==== Dataset records ====

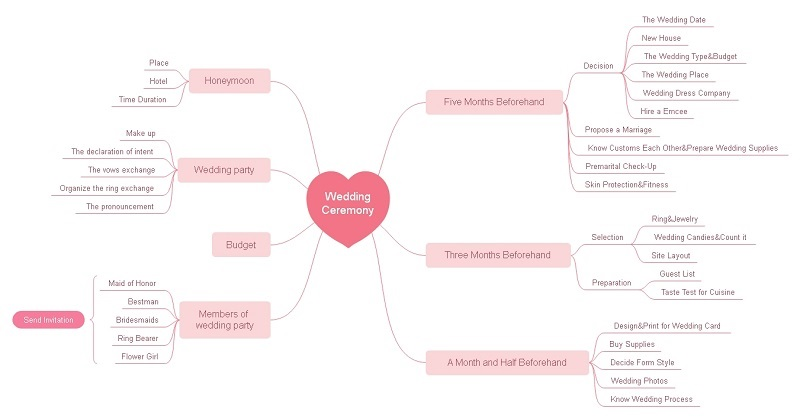 what is mind map4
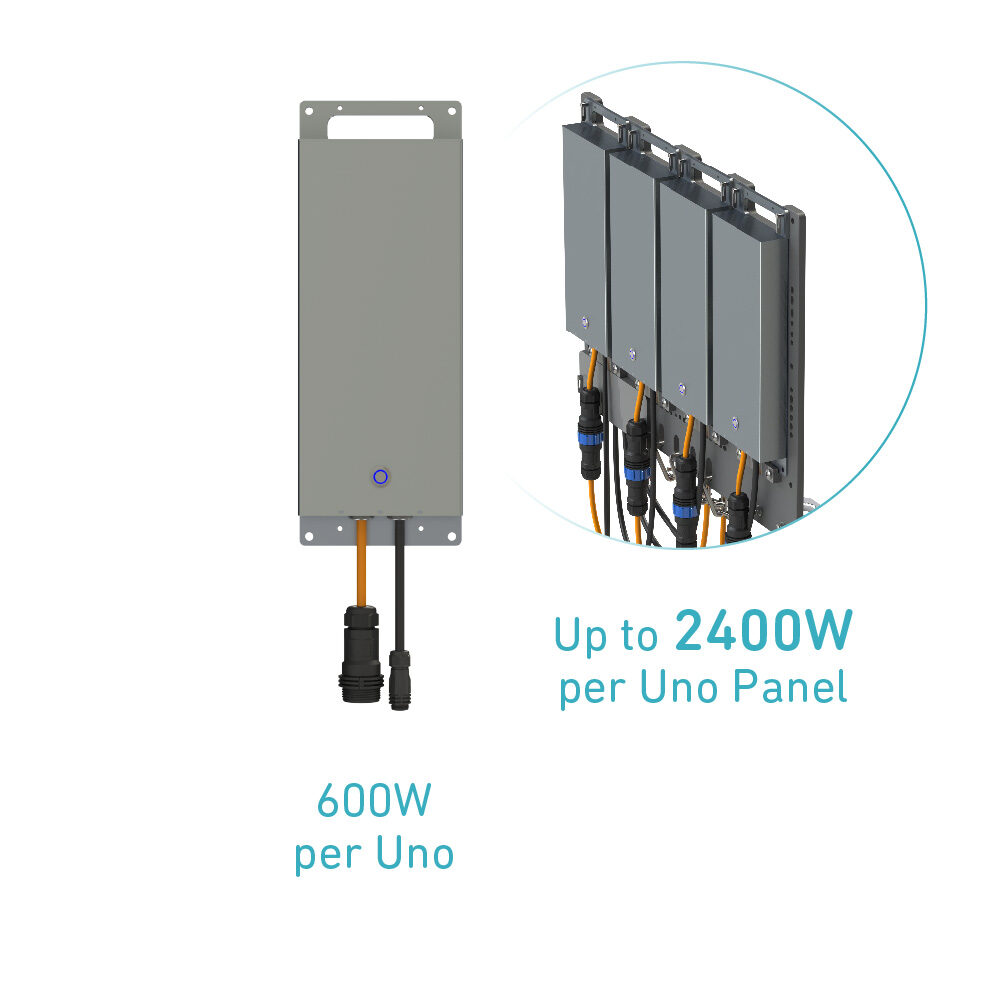 Uno - 600W Up to 2400W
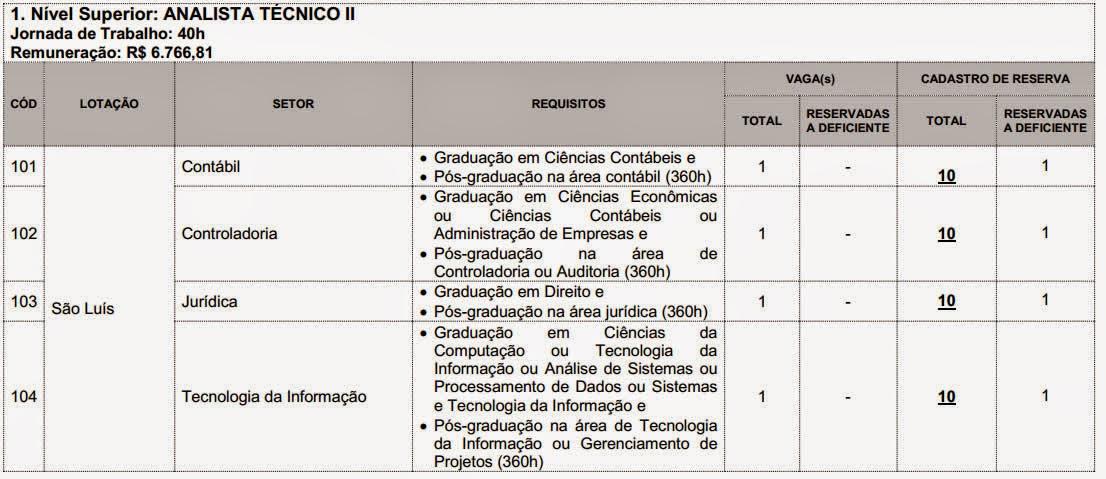 Edital do concurso 2014 do Sebrae do Maranhão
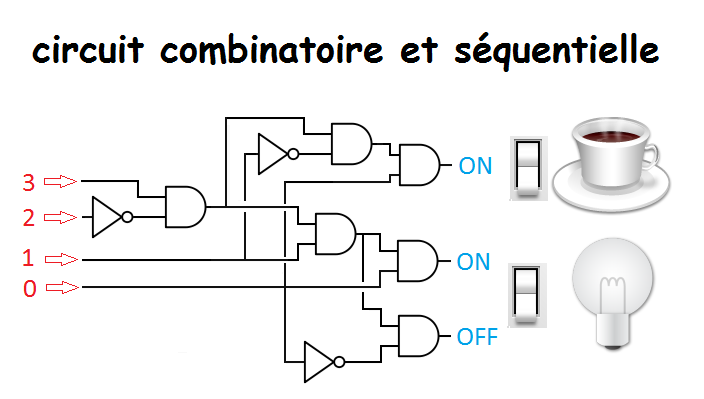 circuit combinatoire et s quentielle g nie lectronique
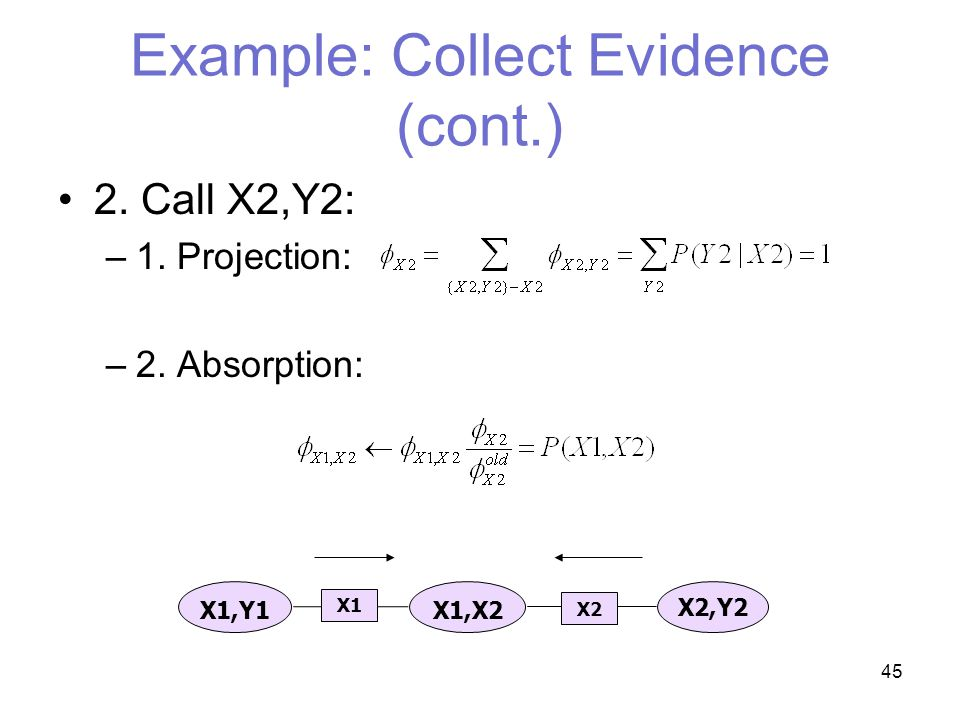 45 Example: Collect Evidence (cont.) 2. Call X2,Y2: –1.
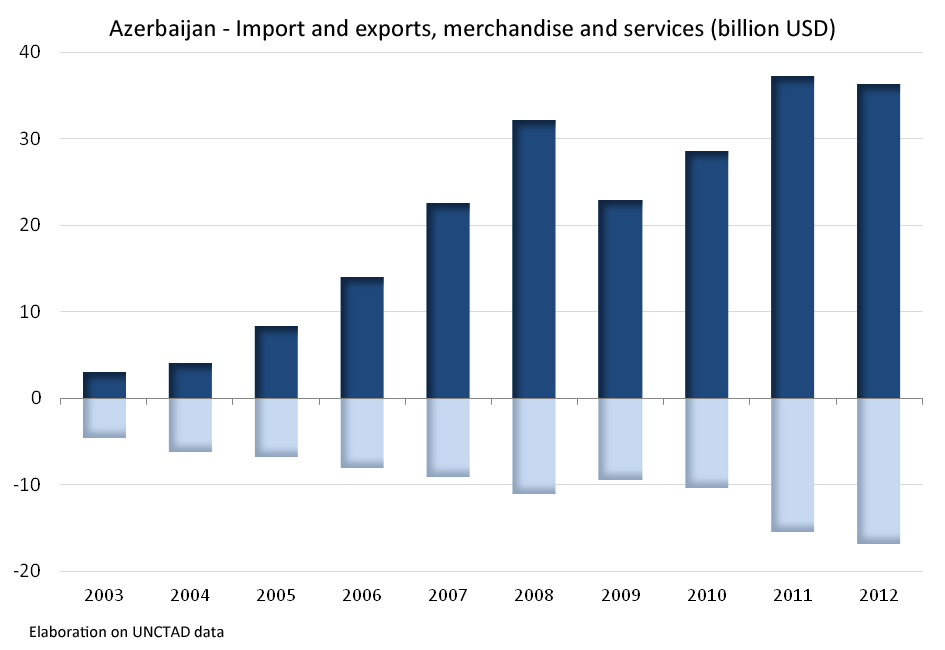 ISPI203 export revenues and a switch from a trade balance deficit of 2 billion dollars in 2003 to massive trade balance surplus of 20 billion dollars in 202.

====

**Exercise aim**
Exact transcription of the full listing above is required; images do not belong in it.

**Written solution**
 what is mind map4
 Uno - 600W Up to 2400W
 Edital do concurso 2014 do Sebrae do Maranhão
 circuit combinatoire et s quentielle g nie lectronique
 45 Example: Collect Evidence (cont.) 2. Call X2,Y2: –1.
 ISPI203 export revenues and a switch from a trade balance deficit of 2 billion dollars in 2003 to massive trade balance surplus of 20 billion dollars in 202.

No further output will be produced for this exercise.